Récemment, je me suis mis à l’aquarelle : j’ai dû illustrer une scène imaginaire du Salvador mettant en avant Pinguicula mesophytica et une espèce de colibri, Lampornis viridipallens. Là encore, j’ai tâché de restituer le même mélange de beauté et de rigueur. Ça n’est pas tout à fait au point, mais c’est une voie qui me plaît. Je vais donc tâcher de poursuivre cette nouvelle aventure.

Le message de François :

Garder sa capacité d’émerveillement quelle que soit la plante, qu’elle soit rare ou non. Ne pas forcément tomber dans la collectionnite aiguë, ou l’obsession de la plante rarissime, deux attitudes que je trouve finalement assez vaines.

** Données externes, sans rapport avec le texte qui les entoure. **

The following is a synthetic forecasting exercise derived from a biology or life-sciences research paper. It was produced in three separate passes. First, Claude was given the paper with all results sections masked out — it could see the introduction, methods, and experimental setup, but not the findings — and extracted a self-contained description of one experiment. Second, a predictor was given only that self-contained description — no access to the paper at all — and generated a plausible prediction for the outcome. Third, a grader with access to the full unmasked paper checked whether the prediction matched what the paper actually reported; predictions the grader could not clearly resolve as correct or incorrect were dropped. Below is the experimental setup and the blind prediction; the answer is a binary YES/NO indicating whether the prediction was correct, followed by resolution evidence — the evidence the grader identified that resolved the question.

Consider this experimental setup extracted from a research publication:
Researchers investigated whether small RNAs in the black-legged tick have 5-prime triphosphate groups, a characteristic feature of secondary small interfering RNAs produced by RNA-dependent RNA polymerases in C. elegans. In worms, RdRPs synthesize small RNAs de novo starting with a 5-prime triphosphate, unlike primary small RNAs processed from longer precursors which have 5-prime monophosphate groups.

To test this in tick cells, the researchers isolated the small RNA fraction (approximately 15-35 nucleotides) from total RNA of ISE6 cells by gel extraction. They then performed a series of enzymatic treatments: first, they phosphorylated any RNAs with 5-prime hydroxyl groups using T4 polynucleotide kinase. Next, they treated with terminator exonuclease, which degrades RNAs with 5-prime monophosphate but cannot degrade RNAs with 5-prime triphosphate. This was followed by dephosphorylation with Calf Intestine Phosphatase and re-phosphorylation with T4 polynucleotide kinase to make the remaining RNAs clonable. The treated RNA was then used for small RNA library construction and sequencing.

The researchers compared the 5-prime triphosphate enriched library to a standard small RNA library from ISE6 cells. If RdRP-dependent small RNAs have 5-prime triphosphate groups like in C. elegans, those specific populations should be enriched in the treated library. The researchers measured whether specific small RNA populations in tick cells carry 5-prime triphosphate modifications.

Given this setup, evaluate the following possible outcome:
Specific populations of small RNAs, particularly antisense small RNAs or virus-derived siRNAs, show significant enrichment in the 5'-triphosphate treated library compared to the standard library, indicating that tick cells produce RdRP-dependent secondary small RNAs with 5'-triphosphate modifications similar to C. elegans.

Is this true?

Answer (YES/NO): NO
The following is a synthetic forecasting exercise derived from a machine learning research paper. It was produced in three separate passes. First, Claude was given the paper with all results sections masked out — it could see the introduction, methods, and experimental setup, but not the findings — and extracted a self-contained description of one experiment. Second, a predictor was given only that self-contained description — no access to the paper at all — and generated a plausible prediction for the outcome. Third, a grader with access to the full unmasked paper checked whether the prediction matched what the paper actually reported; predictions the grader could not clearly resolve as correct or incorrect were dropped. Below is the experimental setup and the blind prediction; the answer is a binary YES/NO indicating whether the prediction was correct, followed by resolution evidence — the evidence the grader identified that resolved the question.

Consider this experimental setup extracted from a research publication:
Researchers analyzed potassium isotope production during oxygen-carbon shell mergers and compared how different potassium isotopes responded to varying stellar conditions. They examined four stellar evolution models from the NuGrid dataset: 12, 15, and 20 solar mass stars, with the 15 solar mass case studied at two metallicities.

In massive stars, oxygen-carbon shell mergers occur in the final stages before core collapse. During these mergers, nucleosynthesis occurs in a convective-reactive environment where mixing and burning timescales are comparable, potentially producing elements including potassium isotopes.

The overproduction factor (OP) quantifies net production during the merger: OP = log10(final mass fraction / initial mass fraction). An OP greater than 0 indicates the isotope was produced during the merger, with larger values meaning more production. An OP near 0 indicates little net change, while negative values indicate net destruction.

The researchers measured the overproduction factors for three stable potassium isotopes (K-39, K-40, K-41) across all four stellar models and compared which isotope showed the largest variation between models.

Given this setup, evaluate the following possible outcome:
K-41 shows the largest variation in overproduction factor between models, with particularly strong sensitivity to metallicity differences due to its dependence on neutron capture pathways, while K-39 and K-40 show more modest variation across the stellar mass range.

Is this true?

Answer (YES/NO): NO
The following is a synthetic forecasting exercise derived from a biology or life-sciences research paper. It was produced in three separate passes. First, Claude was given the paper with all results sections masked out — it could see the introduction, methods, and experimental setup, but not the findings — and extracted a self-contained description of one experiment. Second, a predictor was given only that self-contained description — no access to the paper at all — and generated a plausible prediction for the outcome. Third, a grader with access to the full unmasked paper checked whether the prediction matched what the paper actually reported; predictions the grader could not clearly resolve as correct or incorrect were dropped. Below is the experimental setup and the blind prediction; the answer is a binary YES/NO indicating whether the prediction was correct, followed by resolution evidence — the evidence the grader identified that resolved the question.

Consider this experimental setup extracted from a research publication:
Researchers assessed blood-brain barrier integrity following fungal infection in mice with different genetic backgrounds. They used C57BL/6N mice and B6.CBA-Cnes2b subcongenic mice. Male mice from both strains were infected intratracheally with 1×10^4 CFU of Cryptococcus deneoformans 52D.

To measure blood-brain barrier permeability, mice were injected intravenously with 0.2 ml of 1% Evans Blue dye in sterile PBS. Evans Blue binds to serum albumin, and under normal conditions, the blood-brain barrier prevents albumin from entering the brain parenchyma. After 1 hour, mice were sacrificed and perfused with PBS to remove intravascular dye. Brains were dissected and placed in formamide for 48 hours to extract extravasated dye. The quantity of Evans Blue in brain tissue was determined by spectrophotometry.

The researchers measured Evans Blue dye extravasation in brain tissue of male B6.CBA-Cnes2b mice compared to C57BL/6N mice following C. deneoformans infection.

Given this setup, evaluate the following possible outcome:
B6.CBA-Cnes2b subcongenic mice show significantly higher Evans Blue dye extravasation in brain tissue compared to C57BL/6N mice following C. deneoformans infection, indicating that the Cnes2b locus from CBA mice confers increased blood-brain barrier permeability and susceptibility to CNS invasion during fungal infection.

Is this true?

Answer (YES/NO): NO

Rencontrer les gens surtout, échanger avec les autres, par écrit ou mieux, de vive voix. Que ce soit les réunions associatives, les manifestations diverses et variées, les bourses, les expositions ou les conférences… rien ne vaut à mon sens la rencontre. C’est là, pour moi, l’intérêt principal de ce loisir. Je me force d’ailleurs à donner des conférences dès que je le peux. Ça me ressource. Je trouve déprimant l’idée d’avoir une magnifique collection que l’on garderait jalousement au fin fond d’un coin perdu de France ou d’ailleurs. Ce qui m’a le plus apporté dans cette passion des plantes carnivores, c’est la rencontre avec des gens de tous horizons, du simple amateur au botaniste le plus éclairé. D’ailleurs, mes meilleurs souvenirs de passionné sont finalement associés à des personnes, pas à des plantes.